Odd "peaks" showing up for LITBRIG variable mean plots

Hi! When I create country plots to show how the mean of literacy for the variable LITBRIG has changed over time for each country, I notice that India, Bangladesh, and Zimbabwe have odd peaks, suggesting that literacy skyrocketed during one of the survey years and then went down drastically the following survey year. Is there an explanation for this? Thank you in advance!

LITBRIG is a categorical variable where values correspond to distinct responses rather than a specific literacy level (see the Codes tab for LITBRIG). Calculating the mean of LITBRIG will therefore not produce a meaningful literacy rate measure. For example, a value of LITBRIG = 20 identifies respondents who cannot read. Additionally, LITBRIG = 99 identifies respondents who are NIU (i.e., not-in-universe) for the variable. These are persons who were not asked questions that are required to determine LITBRIG. I suspect that these NIU respondents are causing your literacy rate measure to spike since there are a large number of NIU cases in the three samples you mention. While there are a number of reasons that a respondent might not be asked a particular question, information on who was asked the question(s) that correspond to a variable is summarized in the variable’s universe statement (see the Universe tab for LITBRIG). We recommend that new users review the detailed FAQ page on IPUMS-DHS; question 8 specifically deals with NIU data. Based on my review of this information and original DHS questionnaires, it appears that in India in 1998 and in Bangladesh in 2004, women who had completed grade 6 were not asked about their literacy. Additionally, in Zimbabwe in 1999 women who had ever attended secondary school were also not asked about their literacy.

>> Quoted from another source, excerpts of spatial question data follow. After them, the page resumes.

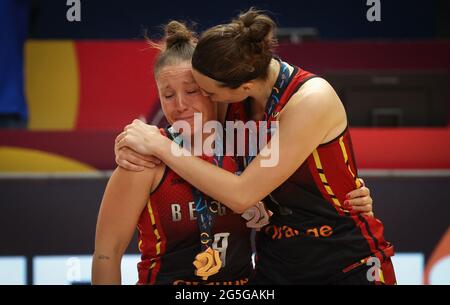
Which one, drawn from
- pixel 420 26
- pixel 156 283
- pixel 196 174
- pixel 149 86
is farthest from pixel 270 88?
pixel 420 26

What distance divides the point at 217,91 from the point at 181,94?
11cm

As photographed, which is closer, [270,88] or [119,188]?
[119,188]

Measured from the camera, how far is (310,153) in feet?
5.95

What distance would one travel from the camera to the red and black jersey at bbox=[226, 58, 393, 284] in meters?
1.84

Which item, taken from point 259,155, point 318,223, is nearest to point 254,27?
point 259,155

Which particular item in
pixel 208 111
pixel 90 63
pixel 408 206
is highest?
pixel 90 63

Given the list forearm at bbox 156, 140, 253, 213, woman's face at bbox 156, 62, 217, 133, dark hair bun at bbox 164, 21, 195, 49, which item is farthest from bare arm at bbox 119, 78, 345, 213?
dark hair bun at bbox 164, 21, 195, 49

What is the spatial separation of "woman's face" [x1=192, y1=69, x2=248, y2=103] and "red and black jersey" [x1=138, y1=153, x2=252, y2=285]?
238 millimetres

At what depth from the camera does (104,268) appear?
1.79 m

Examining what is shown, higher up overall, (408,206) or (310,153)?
(310,153)

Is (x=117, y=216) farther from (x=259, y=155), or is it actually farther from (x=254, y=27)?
(x=254, y=27)

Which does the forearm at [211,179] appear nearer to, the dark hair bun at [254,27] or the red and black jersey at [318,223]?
the red and black jersey at [318,223]

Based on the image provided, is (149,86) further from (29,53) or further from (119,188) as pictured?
(119,188)

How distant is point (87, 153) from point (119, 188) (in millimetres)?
1878
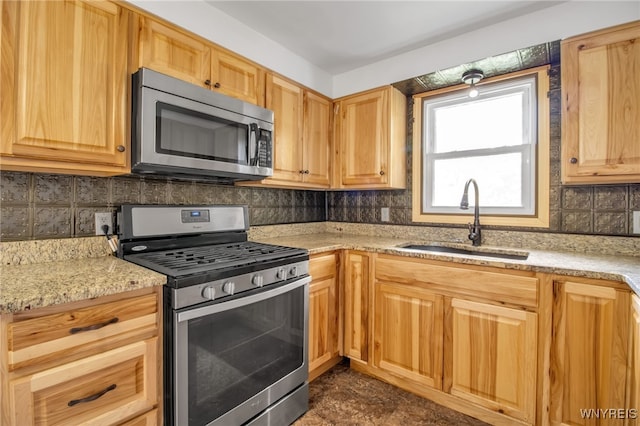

In order to calculate the literacy rate using LITBRIG, you will need to code respondents to a new dichotomous variable that reports whether the respondent was literate or not. This will require dividing your sample into three groups: respondents who are literate (LITBRIG = 10, 11 and/or 12 depending on the threshold for literacy that you impose) should be assigned a value of one, respondents who are illiterate (LITBRIG = 20 and/or 12) should be assigned a value of 0, and respondents whose level was not ascertained, missing data, and not-in-universe NIU observations (LITBRIG = 31, 32, 98, and 99) should be assigned as missing and excluded from the measure. While it is unclear whether a respondent who was NIU for LITBRIG was literate or not (which is why NIU data is typically set to missing), you might consider coding NIU responses as literate if you have reason to believe that to be the case.

Using the recoding I have suggested above and PERWEIGHT to produce estimates that are representative of the country and survey universe, I estimate literacy rates for Bangladesh, India, and Zimbabwe, as well as Rwanda (see screenshot below). You can find sample R code in the IPUMS data training exercises to help you run a similar analysis.

You should also note that LITBRIG is generally only available for ever married women aged 15-49. This means that your measure would only be measuring the literacy rate for this group. For analyses of literacy rates for the entire population of a particular country, you can use the variable LIT on IPUMS International.